◆ **Exercise 1**
Reproduce the records verbatim, beginning with the line that contains "Looking at this scene, among those listed as" and continuing through the final line of the records, with both ends included.

** Begin Excerpted text **

Common path name functions

The operations listed in this section manipulate paths, that is manipulates the string that *represent* files (not the files themselves).

p.extension() // was extension( path ) -> string //returns the extension of a file path (useful for guessing the file type), includes the 'dot'.
p.stem() // was basename( path ) -> string  //returns everything in the filename except for the extension
p.filename() // name of file without path

note that p.string() == p.stem() + p.extension().

p.replace_extension(".newext"); //(was change_extension(const path, string new_extension_w_dot) -> path) // changes the extension of a path name and returns the path

Note that these functions return strings, not paths. Strings can be manipulated as such, and eventually transformed to paths. With the path constructor:

path newp(string);

Also to interface with old routines that take C-strings we could use

p.string().c_str();

the first function produces an std::string with the path the second call productes a C-string (char*).

Common file actions

The operations listed in this section make actual changes on the file in the disk. Most frequently file actions are straight forward once we remember the particular names given, here it is a list of functions with obvious side effects:

create_directory( path );
remove( file );
create_symlink( realfile, linkname );

Some actions could raise exceptions upon errors, if not catch they can abort the program. For example create_symlink raises an exception if the link already exists (but doesn't raise an exception if the destination file does exist).

** End Excerpted text **

◆ **Exercise 2**
State whether each of the following statements agrees with the text on path and file functions, and support each yes or no with the deciding words of the text quoted exactly: (a) p.stem() returns everything in the filename except the extension; (b) the string returned by p.extension() excludes the dot; (c) create_symlink raises an exception if the destination file exists.

** Begin Listed entries **

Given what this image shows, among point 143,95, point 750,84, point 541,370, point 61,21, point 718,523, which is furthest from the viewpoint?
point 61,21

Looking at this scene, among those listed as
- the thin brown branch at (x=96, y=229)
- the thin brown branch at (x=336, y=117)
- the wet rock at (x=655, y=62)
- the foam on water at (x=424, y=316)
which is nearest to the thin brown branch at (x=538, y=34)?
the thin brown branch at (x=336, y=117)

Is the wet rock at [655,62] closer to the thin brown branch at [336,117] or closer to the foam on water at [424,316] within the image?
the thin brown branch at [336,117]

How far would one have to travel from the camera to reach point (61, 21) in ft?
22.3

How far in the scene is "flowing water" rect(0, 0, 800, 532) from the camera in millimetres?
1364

** End Listed entries **

◆ **Correct answer 1**
Looking at this scene, among those listed as
- the thin brown branch at (x=96, y=229)
- the thin brown branch at (x=336, y=117)
- the wet rock at (x=655, y=62)
- the foam on water at (x=424, y=316)
which is nearest to the thin brown branch at (x=538, y=34)?
the thin brown branch at (x=336, y=117)

Is the wet rock at [655,62] closer to the thin brown branch at [336,117] or closer to the foam on water at [424,316] within the image?
the thin brown branch at [336,117]

How far would one have to travel from the camera to reach point (61, 21) in ft?
22.3

How far in the scene is "flowing water" rect(0, 0, 800, 532) from the camera in millimetres?
1364

◆ **Correct answer 2**
(a) Yes: "returns everything in the filename except for the extension"
(b) No: "includes the 'dot'."
(c) No: "but doesn't raise an exception if the destination file does exist"